As soon as we booked the venue I knew it was destined for this very occasion. I wore it with black, over-the-knee Alexander Wang boots I bought on the side of the road from a fashion girl in Bondi in around 2016 and the gold heart pendant I bought from Tatah The Label at Bondi Markets (obsessed with her stuff). My new friend crush Sean was also there and he wore a recently thrifted sheer Jean Paul Gaultier top that had me frothing at the mouth. Zoe looked a trillion dollars in a white, backless sequined dress and we ate her cake by shoving our spoons directly into it. An utterly perfect evening made even richer by our finish line pieces.
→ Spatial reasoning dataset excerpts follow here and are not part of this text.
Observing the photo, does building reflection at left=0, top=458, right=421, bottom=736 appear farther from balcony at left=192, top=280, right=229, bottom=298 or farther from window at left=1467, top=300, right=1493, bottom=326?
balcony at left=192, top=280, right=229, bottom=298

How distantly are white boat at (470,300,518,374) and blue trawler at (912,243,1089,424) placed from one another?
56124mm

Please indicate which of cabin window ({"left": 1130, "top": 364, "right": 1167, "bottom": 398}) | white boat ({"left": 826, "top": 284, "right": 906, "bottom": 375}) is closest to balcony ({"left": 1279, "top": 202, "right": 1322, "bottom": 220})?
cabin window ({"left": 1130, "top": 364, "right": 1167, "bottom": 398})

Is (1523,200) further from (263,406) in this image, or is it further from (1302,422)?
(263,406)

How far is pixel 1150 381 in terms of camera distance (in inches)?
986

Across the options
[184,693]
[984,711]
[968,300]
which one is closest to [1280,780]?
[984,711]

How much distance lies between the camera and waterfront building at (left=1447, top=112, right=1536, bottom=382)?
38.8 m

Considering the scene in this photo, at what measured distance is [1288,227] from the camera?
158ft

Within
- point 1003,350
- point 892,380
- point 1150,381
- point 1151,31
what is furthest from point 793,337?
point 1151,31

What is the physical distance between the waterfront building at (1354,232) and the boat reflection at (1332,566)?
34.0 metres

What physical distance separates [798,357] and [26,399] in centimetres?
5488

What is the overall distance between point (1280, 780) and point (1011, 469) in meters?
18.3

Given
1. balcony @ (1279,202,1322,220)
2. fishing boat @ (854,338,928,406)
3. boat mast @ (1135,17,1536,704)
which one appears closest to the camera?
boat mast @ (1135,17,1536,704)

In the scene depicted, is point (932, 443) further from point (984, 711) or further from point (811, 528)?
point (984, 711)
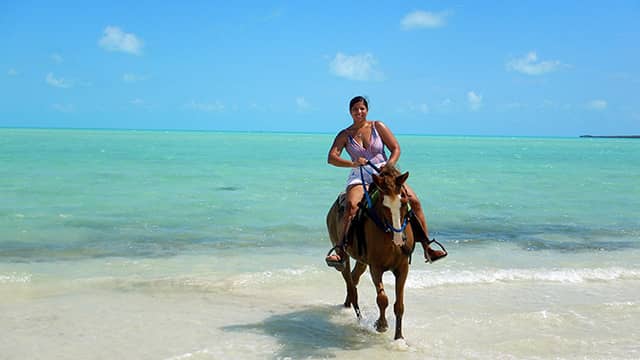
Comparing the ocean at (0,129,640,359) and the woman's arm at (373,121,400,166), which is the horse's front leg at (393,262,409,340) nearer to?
the ocean at (0,129,640,359)

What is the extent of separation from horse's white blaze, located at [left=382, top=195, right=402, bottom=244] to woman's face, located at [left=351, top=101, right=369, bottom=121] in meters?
1.39

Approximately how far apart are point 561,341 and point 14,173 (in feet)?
103

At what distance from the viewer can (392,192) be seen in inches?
272

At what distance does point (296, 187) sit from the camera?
2867 cm

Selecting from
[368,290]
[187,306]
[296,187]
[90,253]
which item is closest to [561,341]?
[368,290]

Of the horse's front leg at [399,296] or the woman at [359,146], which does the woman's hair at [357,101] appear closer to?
the woman at [359,146]

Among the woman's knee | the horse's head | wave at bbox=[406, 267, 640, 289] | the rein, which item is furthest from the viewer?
wave at bbox=[406, 267, 640, 289]

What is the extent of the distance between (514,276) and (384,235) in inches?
205

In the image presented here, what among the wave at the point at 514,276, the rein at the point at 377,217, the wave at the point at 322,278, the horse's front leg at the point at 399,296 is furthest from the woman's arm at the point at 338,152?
the wave at the point at 514,276

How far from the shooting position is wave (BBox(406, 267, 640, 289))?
11.1m

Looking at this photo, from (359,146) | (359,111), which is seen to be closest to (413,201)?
(359,146)

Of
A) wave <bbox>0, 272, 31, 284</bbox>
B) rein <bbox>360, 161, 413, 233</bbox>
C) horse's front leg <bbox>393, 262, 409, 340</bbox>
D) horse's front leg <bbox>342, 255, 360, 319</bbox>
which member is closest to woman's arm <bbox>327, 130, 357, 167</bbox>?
rein <bbox>360, 161, 413, 233</bbox>

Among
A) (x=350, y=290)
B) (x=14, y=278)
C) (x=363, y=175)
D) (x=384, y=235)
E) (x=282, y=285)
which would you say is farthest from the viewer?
(x=282, y=285)

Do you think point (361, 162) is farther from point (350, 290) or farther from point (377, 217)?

We haven’t even gotten to home yet! I would actually say I buy more home items from op shops and antique stores than I do fashion. My coffee table is probably the finish line of all finish line finds. I found it in my second home, Mitchell Road, in 2018 and texted a picture of it to Tony. He hated it but I brought it home anyway. Years later my friend sent me a picture of a replica produced by a brand that follows me on Insta. Coincidence?! Maybe, but it’s those moments I remind Tony that I’m often early but rarely wrong. 😬
I find ceramics to be wildly underpicked in op shops. I find a new piece almost every time I walk into a store. On my last drop in to Salvos on Hall Street in Bondi, I found a ceramic tagine (something I’ve wanted for so long but never felt necessary) and a primordial (!) stone pen holder I now use for incense sticks. I’ve found gorgeous cups and vases. Last week in Bondi Junction I found two hair clips for $7 which might give some people the ick but I personally picture the women whose hair they’ve held back in hard times or moments of creating or building something and feel comforted by that.
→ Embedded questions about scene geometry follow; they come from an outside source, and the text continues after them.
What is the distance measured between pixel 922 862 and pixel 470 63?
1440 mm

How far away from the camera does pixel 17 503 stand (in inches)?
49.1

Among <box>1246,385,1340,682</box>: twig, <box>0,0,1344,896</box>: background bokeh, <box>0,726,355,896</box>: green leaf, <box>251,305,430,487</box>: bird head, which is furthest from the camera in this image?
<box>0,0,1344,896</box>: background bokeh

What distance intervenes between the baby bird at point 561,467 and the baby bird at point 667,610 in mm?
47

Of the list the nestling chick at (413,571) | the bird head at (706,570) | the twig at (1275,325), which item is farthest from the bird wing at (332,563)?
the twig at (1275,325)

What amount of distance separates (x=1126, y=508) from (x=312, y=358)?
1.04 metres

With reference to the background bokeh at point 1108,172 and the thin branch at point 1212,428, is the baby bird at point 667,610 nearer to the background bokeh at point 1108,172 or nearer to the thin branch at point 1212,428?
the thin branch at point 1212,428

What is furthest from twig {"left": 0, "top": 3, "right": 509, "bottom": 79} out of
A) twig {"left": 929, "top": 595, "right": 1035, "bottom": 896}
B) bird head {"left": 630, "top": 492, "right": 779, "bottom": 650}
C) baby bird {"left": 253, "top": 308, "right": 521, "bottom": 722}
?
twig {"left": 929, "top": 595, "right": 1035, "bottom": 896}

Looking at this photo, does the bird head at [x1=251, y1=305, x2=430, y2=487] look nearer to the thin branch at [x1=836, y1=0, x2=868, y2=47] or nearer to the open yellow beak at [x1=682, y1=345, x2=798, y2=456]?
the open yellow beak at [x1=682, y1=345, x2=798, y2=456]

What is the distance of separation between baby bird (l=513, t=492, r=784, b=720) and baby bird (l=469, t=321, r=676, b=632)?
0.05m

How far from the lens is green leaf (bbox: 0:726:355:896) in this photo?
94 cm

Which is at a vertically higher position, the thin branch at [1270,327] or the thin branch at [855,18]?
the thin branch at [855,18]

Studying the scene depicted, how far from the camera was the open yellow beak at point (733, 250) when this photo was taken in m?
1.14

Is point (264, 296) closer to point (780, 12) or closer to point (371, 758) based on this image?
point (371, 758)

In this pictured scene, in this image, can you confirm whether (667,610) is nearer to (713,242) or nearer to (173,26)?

Thrifting is about style but it’s mostly about story. It’s what we get to connect into when we choose to give something a second, third, fourth or fifth life. I think deeply about the energies and ideas imprinted on the fabric. I stare at the wear and tear and wonder what the person who owned it before me moved through and overcame. Wardrobe clean outs often come during or after big life events, initiations or transitions. We’re shopping what people believe they’ve evolved beyond and we’re buying what they held onto for so long but ultimately decided to let go of.
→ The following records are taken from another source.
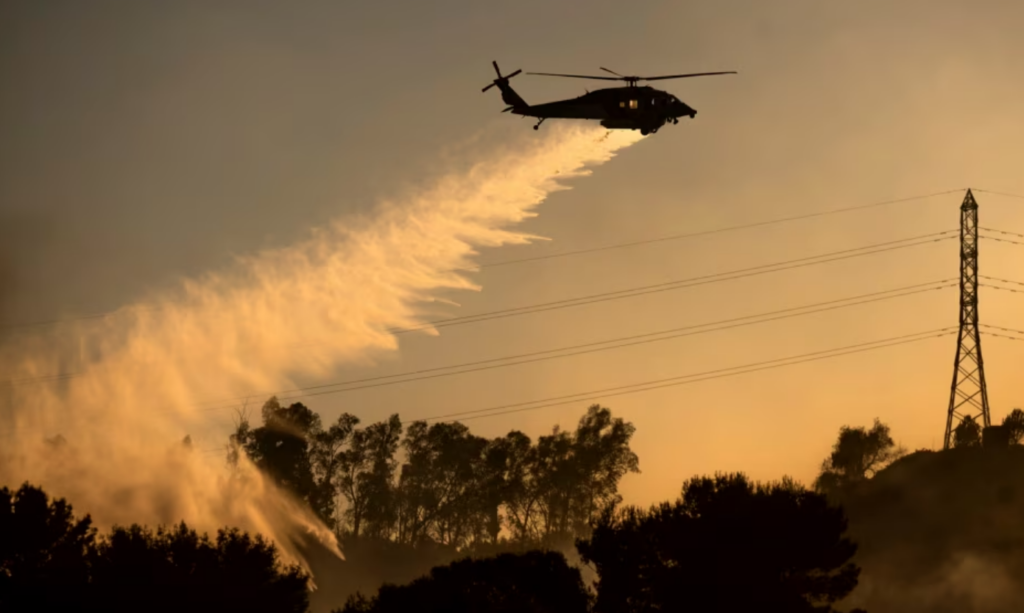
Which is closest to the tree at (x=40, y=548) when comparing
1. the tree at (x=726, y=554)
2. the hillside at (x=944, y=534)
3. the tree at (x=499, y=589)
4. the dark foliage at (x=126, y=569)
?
the dark foliage at (x=126, y=569)

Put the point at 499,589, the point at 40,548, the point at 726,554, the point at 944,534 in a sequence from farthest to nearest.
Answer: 1. the point at 944,534
2. the point at 40,548
3. the point at 499,589
4. the point at 726,554

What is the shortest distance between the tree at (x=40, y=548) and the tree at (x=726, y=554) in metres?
43.8

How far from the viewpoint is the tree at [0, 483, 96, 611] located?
104 m

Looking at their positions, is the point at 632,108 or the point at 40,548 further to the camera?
the point at 40,548

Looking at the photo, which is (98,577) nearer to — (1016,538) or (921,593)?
(921,593)

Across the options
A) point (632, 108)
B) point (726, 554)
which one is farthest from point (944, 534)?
point (632, 108)

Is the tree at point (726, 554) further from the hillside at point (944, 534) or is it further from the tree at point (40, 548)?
the hillside at point (944, 534)

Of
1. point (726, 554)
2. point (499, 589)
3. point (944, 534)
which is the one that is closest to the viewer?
point (726, 554)

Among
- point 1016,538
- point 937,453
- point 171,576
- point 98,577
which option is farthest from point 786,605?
point 937,453

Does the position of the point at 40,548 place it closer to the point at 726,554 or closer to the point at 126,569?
the point at 126,569

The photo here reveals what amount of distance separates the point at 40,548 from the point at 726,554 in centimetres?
6735

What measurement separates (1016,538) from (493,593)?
104 m

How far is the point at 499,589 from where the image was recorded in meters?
107

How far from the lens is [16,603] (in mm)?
101250
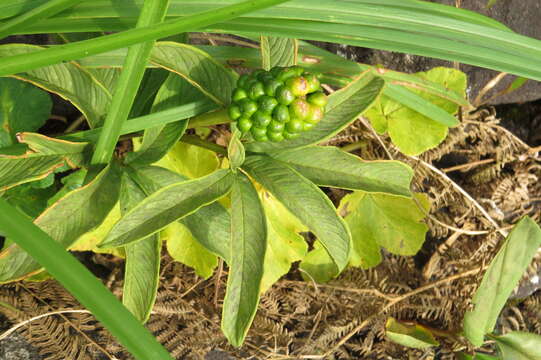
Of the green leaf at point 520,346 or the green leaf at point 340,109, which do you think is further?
the green leaf at point 520,346

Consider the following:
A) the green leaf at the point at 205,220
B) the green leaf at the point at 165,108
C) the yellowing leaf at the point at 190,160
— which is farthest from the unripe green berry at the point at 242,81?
the yellowing leaf at the point at 190,160

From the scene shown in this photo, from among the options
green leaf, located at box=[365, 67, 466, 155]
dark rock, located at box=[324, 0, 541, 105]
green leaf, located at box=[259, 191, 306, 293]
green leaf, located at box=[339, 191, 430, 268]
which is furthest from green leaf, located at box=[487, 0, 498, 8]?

This is getting long. I was planning on taking you through my Pinterest system and how I cultivate a style mood before I go picking, but perhaps I’ll save that for another entry. I’d love to share my The Real Real and Vestiaire wish lists as well but you have to promise not to buy anything from them when I do. Intentional shopping requires longer consideration periods and in my mind, a lot of the pieces I’ve favourited already exist in my wardrobe.
Right now it's this red Gucci dress my eternally stylish friend Billie sent me as an option for her wedding. It feeling finish-liney… what do you think? It’s an investment but the lifers always are.